PASSAGE PROVIDED -
- - - -
In what way is the right to the city expressed through the
strategies of squatting?
How could these actions be considered
expressions of society rather than places of utopia?
This was part of the basic theoretical inquiry that gave the skeleton
to a strange organism. Its name is “BaBel2. The Independent Biennial of
Critical Housing”, an event that happened May 15 – 20 in Rome in a very
symbolic location: “C.S.O.A. Forte Prenestino”, a squatted social
center representing twenty six years of outlaw history and cultural
production in Italy. Here the Queer movement produces an interzone;
allowing territorial identities to again be deconstructed, reopened and
fluctuating. The Independent Biennial of Critical Housing was a huge
effort made by the organisers of BaBel2 as an enormous re-evaluation of
20 years of underground liberation history made by this movement.
BaBel2 conceptualised a “right to the city” positioning itself as the dissolving link between the 20th century sociopolitical category of ‘citizenship’ with the more lively category of “inhabitancy” as active becoming-metropole. In this perspective “the right to the city” does not wait for any political mediation but enters in the metropole, living it and opening it. In this frame, I felt that a crucial door-opening key was Tobaron Waxman’s curation of shorts, “TOPOGRAPHIXX: Trans in the landscape”. What gave me the reason to present it in the “landscape” of BaBel2, was the subtle poetic seduction of open bodies loving and becoming one with the landscape of a world-metropole; urban and rural at the same time. There is no dialectical opposition against the territory but a new emotional strategy of bodies opening to it, inhabiting it.
- - - -
ASSIGNMENT 1 -
Answer these questions using the BaBel2 passage:
(a) In which city did BaBel2 take place, and on what dates?
(b) How many years of outlaw history and cultural production does C.S.O.A. Forte Prenestino represent?
(c) Who curated the shorts "TOPOGRAPHIXX: Trans in the landscape"?
ASSIGNMENT 2 -
Decide whether each statement agrees with the BaBel2 passage. Answer yes or no, and quote the words that settle it.
(a) BaBel2 took place in Milan.
(b) In BaBel2's perspective, the right to the city waits for political mediation.
(c) The Independent Biennial of Critical Housing re-evaluated 20 years of underground liberation history.

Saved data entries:
- - - -
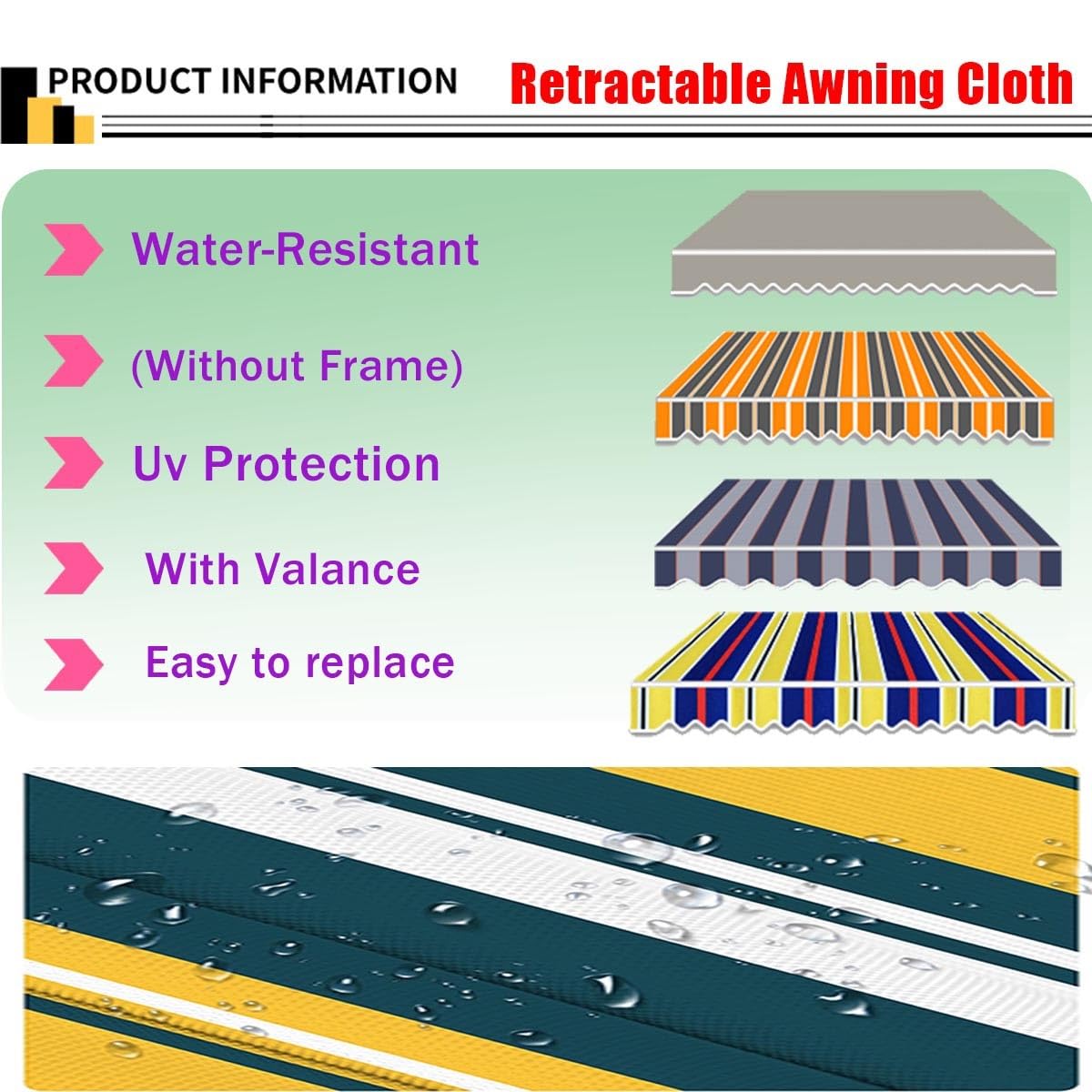 PRODUCT INFORMATION

Retractable Awning Cloth

Water-Resistant

(Without Frame)

Uv Protection

With Valance

Easy to replace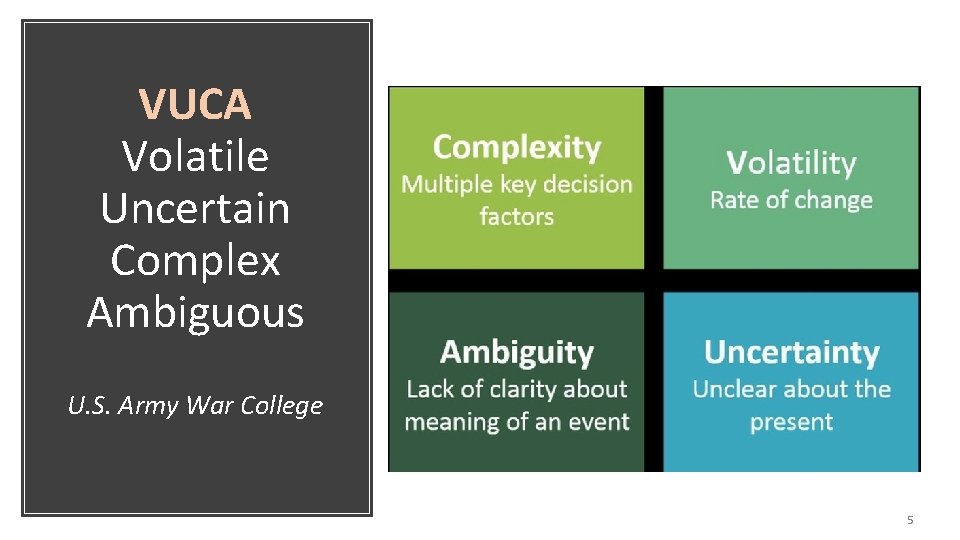 VUCA
Volatile
Uncertain
Complex
Ambiguous

U.S. Army War College

Complexity
Multiple key decision factors

Volatility
Rate of change

Ambiguity
Lack of clarity about meaning of an event

Uncertainty
Unclear about the present

5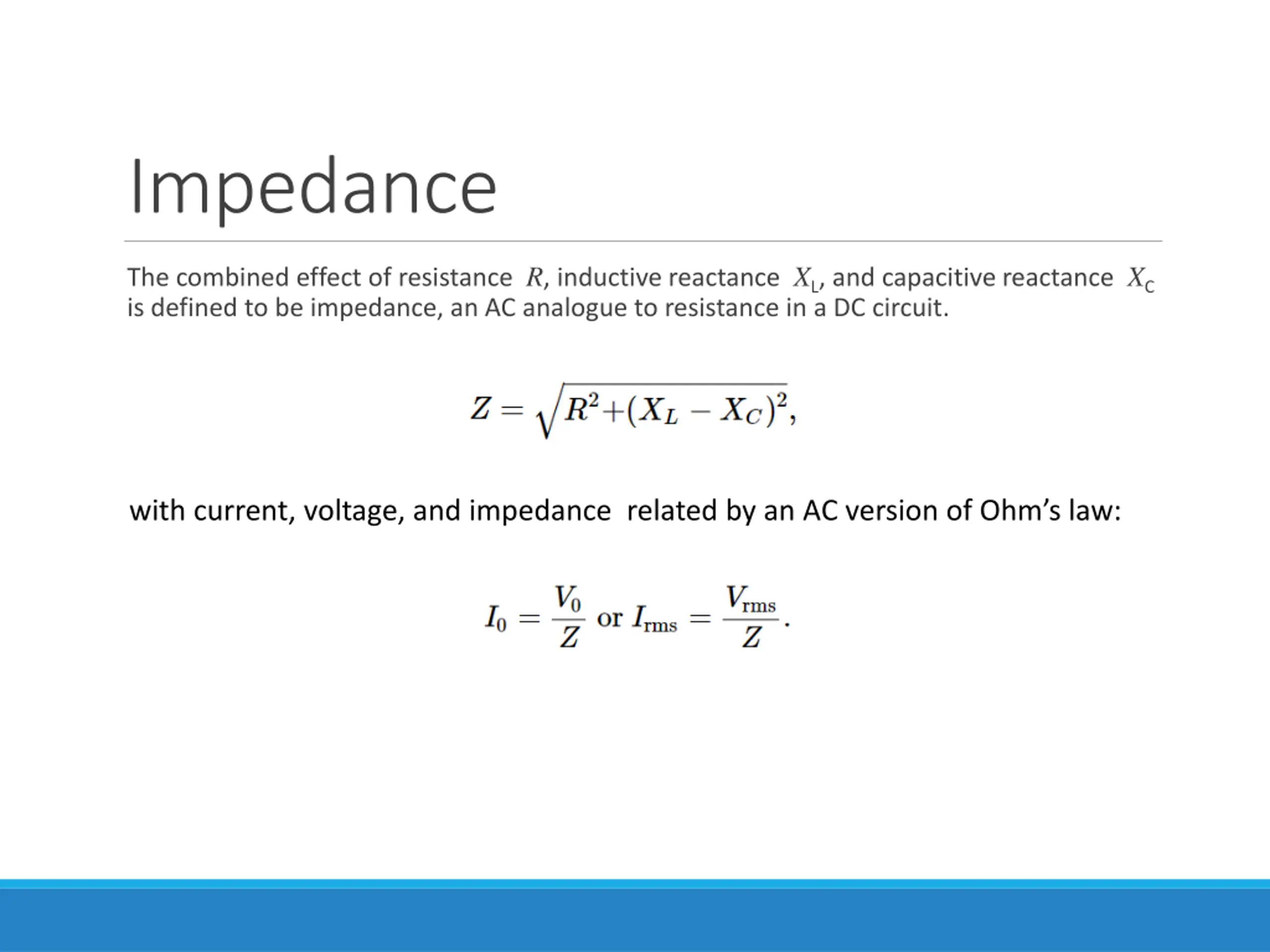 Impedance

The combined effect of resistance $R$, inductive reactance $X_L$, and capacitive reactance $X_C$ is defined to be impedance, an AC analogue to resistance in a DC circuit.

$Z = \sqrt{R^2 + (X_L - X_C)^2},$

with current, voltage, and impedance related by an AC version of Ohm's law:

$I_0 = \frac{V_0}{Z}$ or $I_{rms} = \frac{V_{rms}}{Z}.$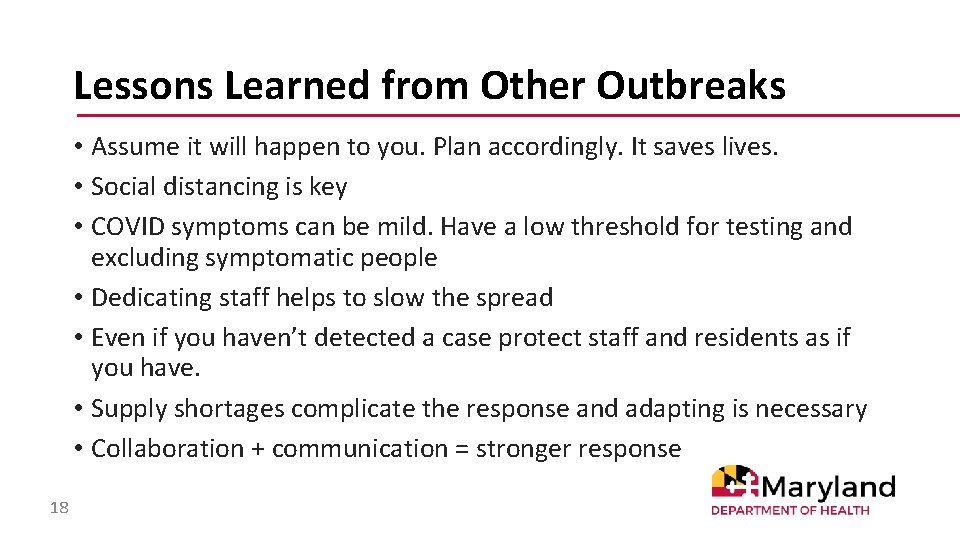 Lessons Learned from Other Outbreaks

• Assume it will happen to you. Plan accordingly. It saves lives.
• Social distancing is key
• COVID symptoms can be mild. Have a low threshold for testing and excluding symptomatic people
• Dedicating staff helps to slow the spread
• Even if you haven't detected a case protect staff and residents as if you have.
• Supply shortages complicate the response and adapting is necessary
• Collaboration + communication = stronger response

18

Maryland
DEPARTMENT OF HEALTH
- - - -
SOLUTION 1 -
(a) Rome, May 15–20
(b) Twenty-six years
(c) Tobaron Waxman

SOLUTION 2 -
(a) No: "an event that happened May 15 – 20 in Rome"
(b) No: "does not wait for any political mediation"
(c) Yes: "an enormous re-evaluation of 20 years of underground liberation history"